> Written task
In the question about shifting a tikz subtree below, where does the HD>erschreckt node have to end up?
Start of Supplied passage
# How to shift a subtree of a tikz tree horizontally

how can I shift a subtree of a tikztree/qtree to the right without affecting the rest of the tree?

Consider the following tree:

\documentclass[tikz]{standalone}

\usepackage[utf8]{inputenc}
\usepackage{tikz}
\usepackage{tikz-qtree}
\usetikzlibrary{shapes, trees}

\begin{document}

\begin{tikzpicture}[
font=\footnotesize,
edge from parent/.style={draw, edge from parent fork down},
frontier/.style={distance from root=250},
level distance=25,
phrase/.style={draw, ellipse},
function/.style={draw, rectangle}
]
\Tree
[.\node[phrase] {S};
[.\node[function] {SB}; Tim ]
[.\node[function] {HD}; wurde ]
[.\node[function] {OC};
[.\node[phrase] {VP};
[.\node[function] {SBP};
[.\node[phrase] {PP};
[.\node[function] {AC}; von ]
[.\node[function] {NK};
[.\node[phrase] {NP};
[.\node[function] {NK}; den ]
[.\node[function] {NK}; Hunden ]
[.\node[function] {RC};
[.\node[phrase] {S};
[.\node[function] {SB}; ,die ]
[.\node[function] {MO}; laut ]
[.\node[function] {HD}; bellten. ]
]
]
]
]
]
]
[.\node[function] {HD}; erschreckt ]
]
]
]
\end{tikzpicture}
\end{document}


In the end the HD>erschreckt has to go between the NK>Hunden and the RC subtree, i. e. branches have to intersect. I understand that this is not possible within a tikz tree.
End of Supplied passage
Start of Provided data
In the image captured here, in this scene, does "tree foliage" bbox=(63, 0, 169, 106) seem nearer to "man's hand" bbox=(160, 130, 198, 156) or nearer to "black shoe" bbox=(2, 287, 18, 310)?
End of Provided data
> Finished answer
Between NK>Hunden and the RC subtree, so that branches intersect.